EXERCISE INSTRUCTIONS — Repeat each record exactly. Any picture gets left out.

RECORDED DATA —
---+---

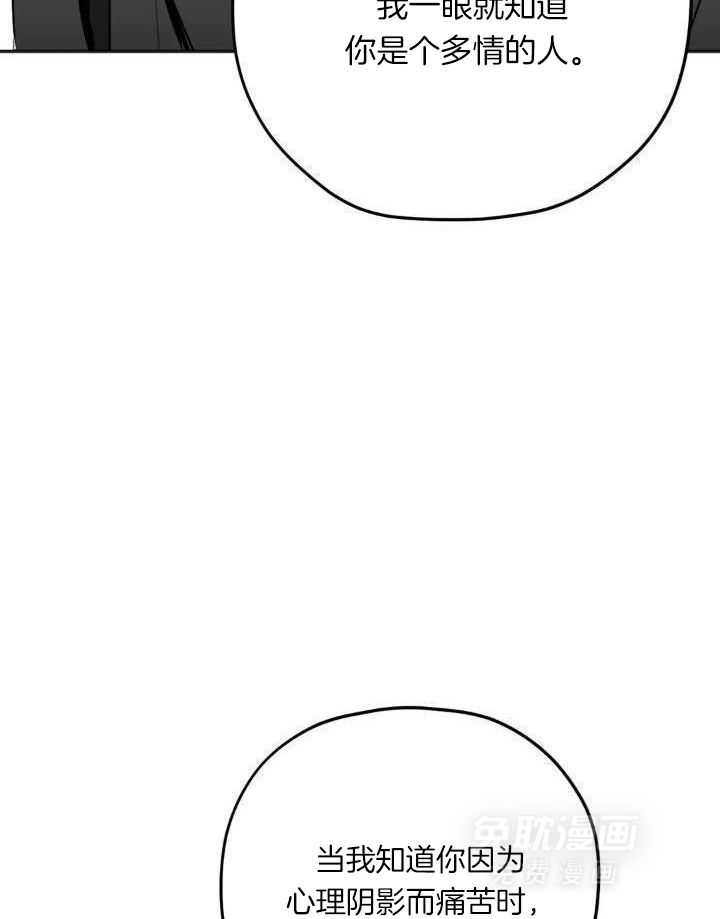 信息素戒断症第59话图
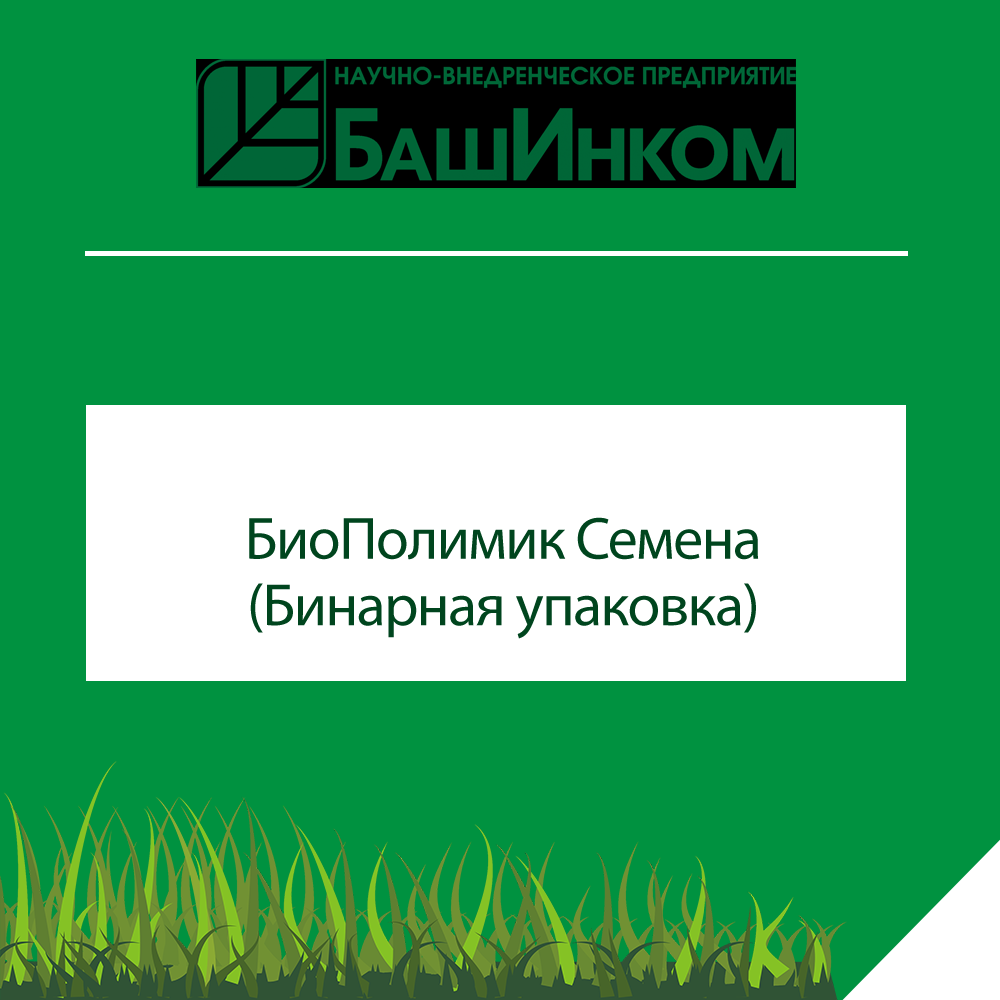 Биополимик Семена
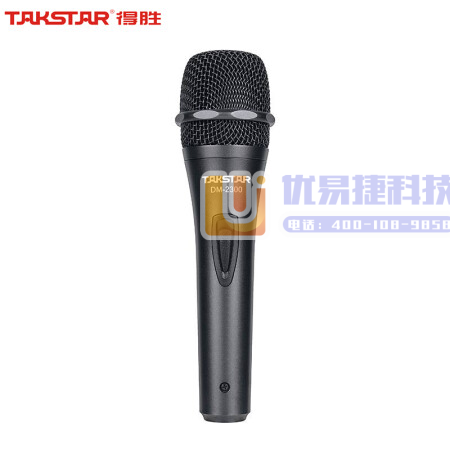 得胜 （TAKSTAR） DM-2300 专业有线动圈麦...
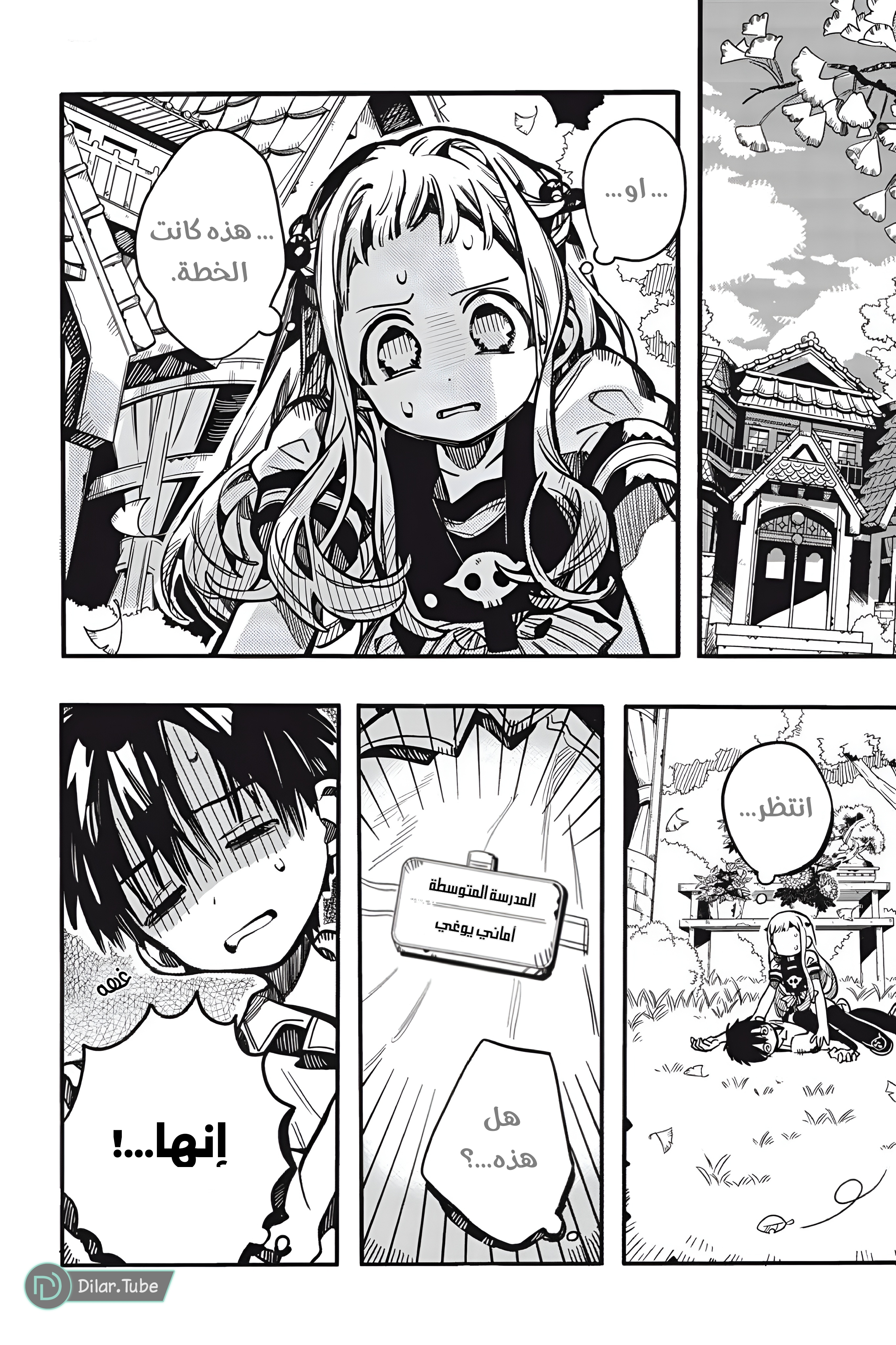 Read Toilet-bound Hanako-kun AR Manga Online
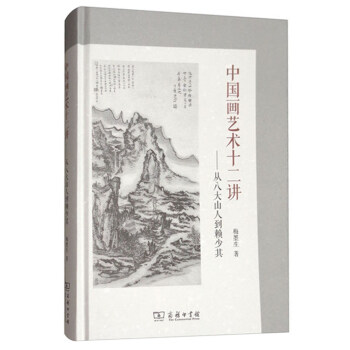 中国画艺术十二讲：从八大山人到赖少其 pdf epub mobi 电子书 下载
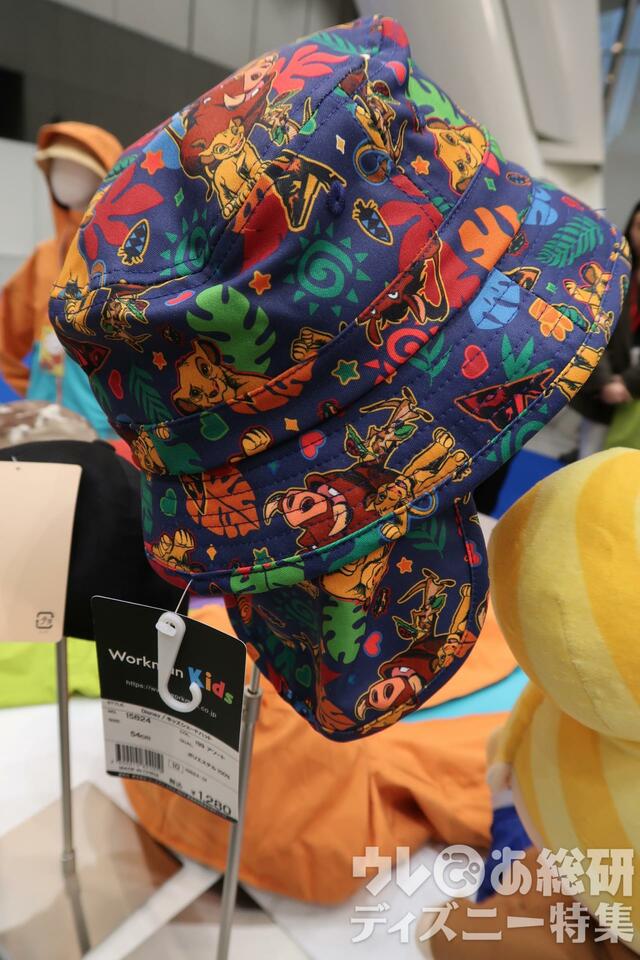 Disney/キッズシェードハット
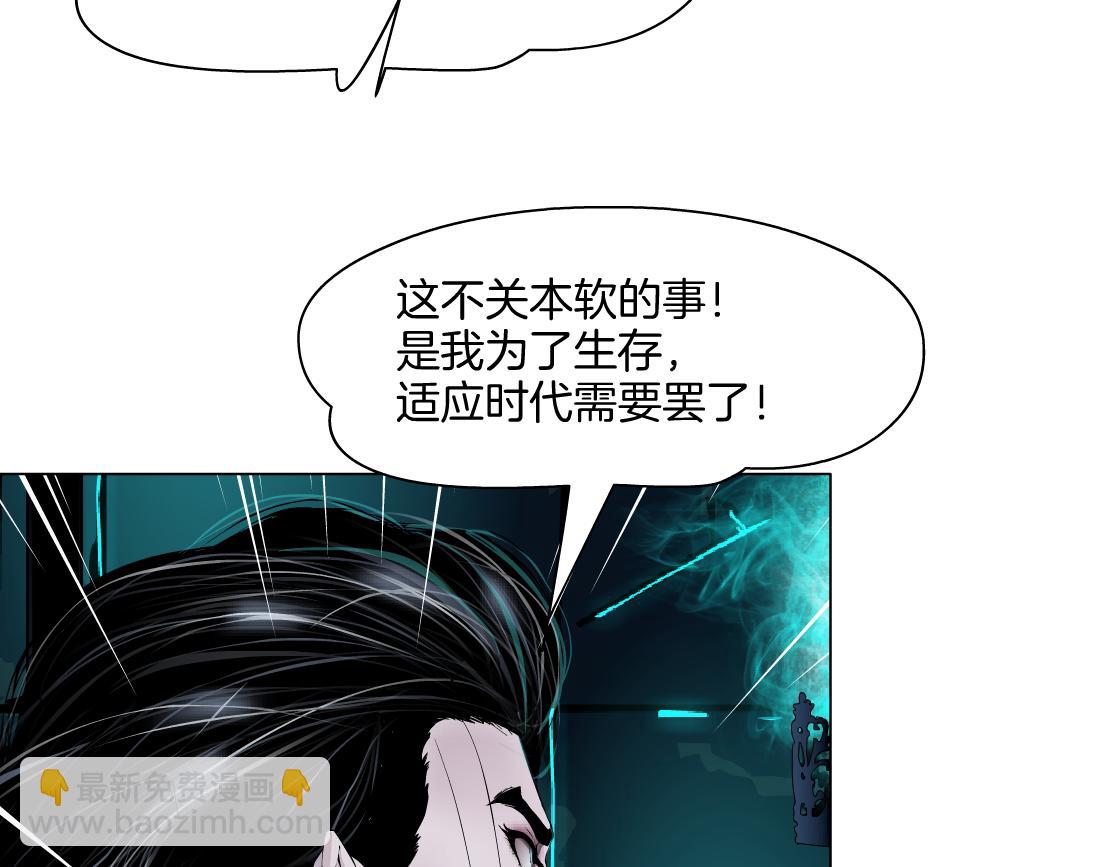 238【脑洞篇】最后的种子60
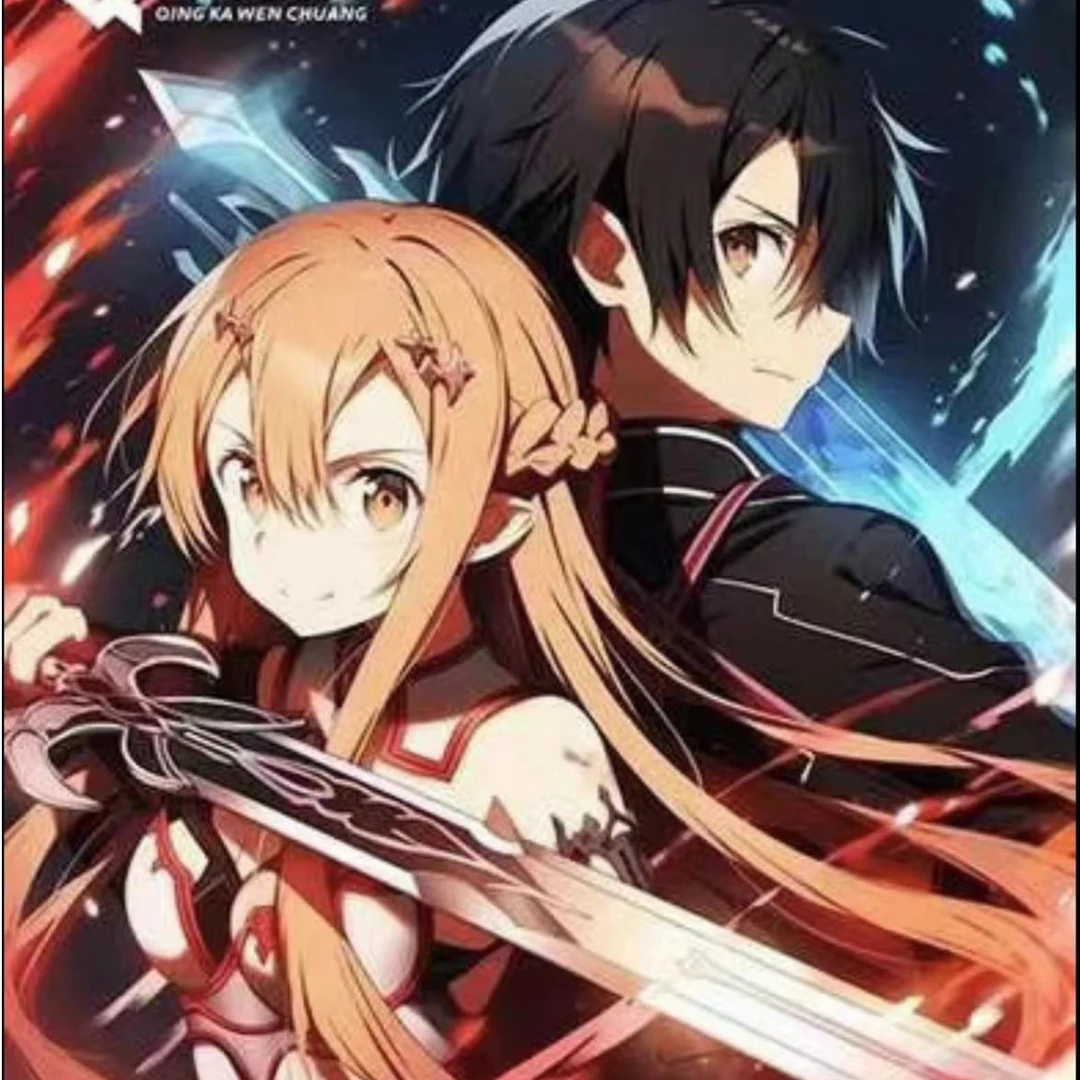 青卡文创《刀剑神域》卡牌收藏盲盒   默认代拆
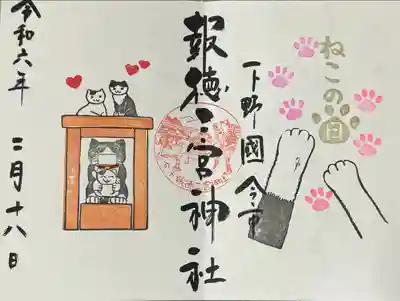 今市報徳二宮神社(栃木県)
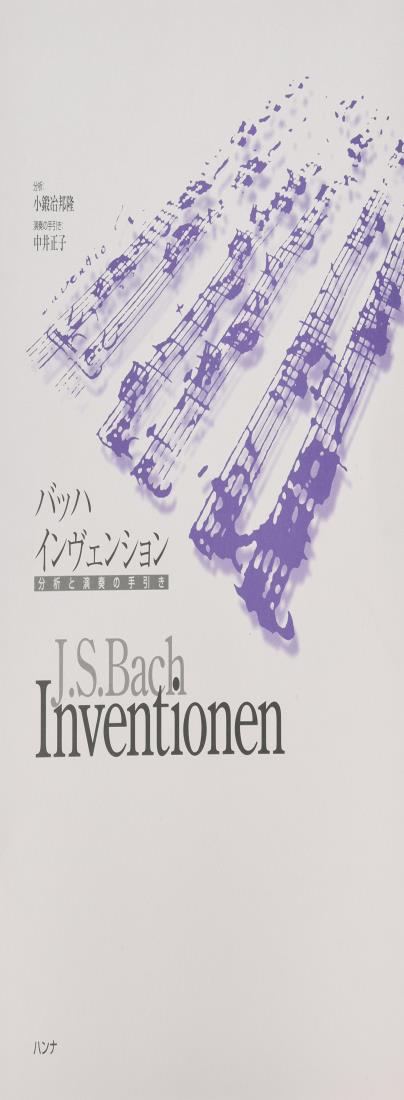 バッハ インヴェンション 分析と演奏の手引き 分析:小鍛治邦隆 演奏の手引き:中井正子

---+---

WRITTEN ANSWER —
 信息素戒断症第59话图
 Биополимик Семена
 得胜 （TAKSTAR） DM-2300 专业有线动圈麦...
 Read Toilet-bound Hanako-kun AR Manga Online
 中国画艺术十二讲：从八大山人到赖少其 pdf epub mobi 电子书 下载
 Disney/キッズシェードハット
 238【脑洞篇】最后的种子60
 青卡文创《刀剑神域》卡牌收藏盲盒   默认代拆
 今市報徳二宮神社(栃木県)
 バッハ インヴェンション 分析と演奏の手引き 分析:小鍛治邦隆 演奏の手引き:中井正子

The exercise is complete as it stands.